PINK PANTHER: Temple fair time in Beijing is a journey into a carnival that never lets up (FRANCISCO LITTLE) 

It wasn't the noise so much as the feeling of being in a strait jacket and moving involuntarily in a human tidal wave.

In Beijing, Spring Festival just isn't Spring Festival without a visit to a temple fair. It's an ideal way to dive into Chinese folk culture and enjoy the carnival atmosphere with all the bargaining of a market. But it's not an outing for the faint-hearted.

Having been around for at least a thousand years, some fairs have kept their traditional link with religious rituals. In Ditan Park (Temple of Earth), people rush blindly to the center of the park, clutching three incense sticks and bowing elaborately three times before the fire at the altar. It was the place where in days gone by only the emperor would stand, as he offered his sacrifices to the God of the Earth for blessings on the Middle Kingdom.

"I don't really believe in these religious rituals as they are just some kind of superstition," said my friend Li Yongmei. Saying that didn't stop her from scrambling up to the altar to ask for fortune in the year ahead.

"For just in case," she smiled. I got it, better safe than sorry, right?

Right. Near the altar a performer was hitting all the high notes in a Peking Opera recital. Onward, ever onward. As we moved, I almost had my face squashed against the protruding plump bum cheeks of a toddler riding on her dad's shoulders. She was wearing a pair of those ventilated trousers that have easy access for toilet functions.
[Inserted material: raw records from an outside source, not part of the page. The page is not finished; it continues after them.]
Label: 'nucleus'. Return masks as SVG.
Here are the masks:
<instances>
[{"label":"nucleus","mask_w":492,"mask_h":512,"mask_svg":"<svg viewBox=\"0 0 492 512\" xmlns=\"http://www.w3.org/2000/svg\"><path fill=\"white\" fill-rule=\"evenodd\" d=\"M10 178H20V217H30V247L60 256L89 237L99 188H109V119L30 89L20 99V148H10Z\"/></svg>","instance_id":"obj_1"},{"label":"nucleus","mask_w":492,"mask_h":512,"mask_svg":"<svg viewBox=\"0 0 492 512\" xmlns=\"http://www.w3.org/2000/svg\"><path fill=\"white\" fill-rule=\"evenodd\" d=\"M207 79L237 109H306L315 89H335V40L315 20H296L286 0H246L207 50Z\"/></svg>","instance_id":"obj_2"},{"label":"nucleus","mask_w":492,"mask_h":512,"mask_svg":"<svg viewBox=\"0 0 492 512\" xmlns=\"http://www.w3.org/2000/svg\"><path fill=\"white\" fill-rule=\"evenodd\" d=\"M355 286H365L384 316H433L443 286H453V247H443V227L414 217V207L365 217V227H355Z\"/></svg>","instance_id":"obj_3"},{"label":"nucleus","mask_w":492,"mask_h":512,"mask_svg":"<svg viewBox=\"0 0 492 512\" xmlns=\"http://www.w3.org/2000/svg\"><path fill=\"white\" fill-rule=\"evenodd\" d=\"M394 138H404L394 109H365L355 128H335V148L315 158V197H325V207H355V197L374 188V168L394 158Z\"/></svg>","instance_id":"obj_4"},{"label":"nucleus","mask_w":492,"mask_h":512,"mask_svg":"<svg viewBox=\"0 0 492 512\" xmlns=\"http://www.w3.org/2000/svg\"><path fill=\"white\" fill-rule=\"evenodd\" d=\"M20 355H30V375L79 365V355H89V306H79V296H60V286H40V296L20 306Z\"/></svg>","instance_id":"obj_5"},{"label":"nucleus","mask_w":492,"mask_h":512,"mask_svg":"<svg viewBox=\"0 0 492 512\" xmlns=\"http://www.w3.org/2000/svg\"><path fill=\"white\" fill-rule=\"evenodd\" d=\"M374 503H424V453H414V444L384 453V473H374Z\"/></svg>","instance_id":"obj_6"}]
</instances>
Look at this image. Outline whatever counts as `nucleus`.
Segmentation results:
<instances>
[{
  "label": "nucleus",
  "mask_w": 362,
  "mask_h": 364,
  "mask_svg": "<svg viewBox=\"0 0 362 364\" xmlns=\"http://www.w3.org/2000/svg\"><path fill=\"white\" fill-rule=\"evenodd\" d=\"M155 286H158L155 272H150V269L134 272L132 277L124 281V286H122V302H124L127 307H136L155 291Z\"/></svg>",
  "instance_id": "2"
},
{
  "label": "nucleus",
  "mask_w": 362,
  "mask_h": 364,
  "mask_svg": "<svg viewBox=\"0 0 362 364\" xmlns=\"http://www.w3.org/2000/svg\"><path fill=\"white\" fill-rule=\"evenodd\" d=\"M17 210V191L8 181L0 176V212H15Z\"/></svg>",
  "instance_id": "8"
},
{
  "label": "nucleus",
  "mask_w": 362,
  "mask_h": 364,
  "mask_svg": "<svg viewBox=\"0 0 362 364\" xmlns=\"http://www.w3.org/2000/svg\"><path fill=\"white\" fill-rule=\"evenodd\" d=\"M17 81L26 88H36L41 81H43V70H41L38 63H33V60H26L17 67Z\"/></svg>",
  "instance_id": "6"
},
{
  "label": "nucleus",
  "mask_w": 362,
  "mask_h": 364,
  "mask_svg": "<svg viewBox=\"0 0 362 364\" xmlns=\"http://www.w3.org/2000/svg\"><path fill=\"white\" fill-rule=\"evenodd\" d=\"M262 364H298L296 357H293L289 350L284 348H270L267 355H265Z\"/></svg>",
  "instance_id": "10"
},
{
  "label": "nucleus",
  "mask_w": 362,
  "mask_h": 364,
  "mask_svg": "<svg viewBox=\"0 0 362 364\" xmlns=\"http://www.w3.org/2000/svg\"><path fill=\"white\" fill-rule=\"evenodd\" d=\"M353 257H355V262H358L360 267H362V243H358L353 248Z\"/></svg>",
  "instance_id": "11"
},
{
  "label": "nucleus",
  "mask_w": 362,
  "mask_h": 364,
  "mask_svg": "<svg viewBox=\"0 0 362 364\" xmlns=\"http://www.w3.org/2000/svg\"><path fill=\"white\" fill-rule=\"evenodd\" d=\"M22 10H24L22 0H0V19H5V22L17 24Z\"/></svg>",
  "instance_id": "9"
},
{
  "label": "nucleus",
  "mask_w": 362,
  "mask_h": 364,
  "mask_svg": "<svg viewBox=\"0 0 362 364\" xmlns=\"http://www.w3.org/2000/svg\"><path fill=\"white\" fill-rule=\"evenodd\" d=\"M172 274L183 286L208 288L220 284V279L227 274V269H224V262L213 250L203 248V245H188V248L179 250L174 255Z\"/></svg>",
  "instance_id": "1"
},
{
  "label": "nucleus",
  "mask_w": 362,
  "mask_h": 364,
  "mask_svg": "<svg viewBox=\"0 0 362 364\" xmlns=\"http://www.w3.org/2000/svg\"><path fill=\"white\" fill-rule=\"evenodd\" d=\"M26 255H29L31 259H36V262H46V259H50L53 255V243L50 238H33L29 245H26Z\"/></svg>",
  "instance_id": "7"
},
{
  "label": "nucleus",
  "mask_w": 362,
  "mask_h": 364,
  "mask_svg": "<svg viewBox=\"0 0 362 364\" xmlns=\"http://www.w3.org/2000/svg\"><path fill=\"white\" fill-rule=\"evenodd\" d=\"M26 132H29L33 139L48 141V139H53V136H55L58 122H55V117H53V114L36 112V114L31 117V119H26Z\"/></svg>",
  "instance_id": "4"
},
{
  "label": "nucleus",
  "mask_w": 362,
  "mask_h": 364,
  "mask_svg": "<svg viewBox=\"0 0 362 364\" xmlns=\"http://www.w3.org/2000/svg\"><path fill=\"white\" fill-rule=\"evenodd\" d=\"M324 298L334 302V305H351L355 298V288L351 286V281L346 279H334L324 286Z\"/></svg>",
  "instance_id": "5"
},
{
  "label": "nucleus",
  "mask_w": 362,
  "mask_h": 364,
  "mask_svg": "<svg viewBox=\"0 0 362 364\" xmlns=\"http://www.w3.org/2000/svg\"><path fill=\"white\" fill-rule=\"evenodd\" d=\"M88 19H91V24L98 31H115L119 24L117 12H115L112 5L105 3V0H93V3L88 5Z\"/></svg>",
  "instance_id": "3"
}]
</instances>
Her little cheeks were apple red, seemingly frozen on such a chilly morning.

An entire goat on a spit, Mongolians in cowboy hats tempting the crowds with their skewered lamb, a woman smacking squid to flatten it against a sizzling grill--the air swam with smoke. This was snack heaven. People made small islands among the flowing mass munching on an unimaginable variety of snacks. The ground was a trellis of dumped wooden skewers. I was busy slurping my sesame porridge when I saw Li waving me over.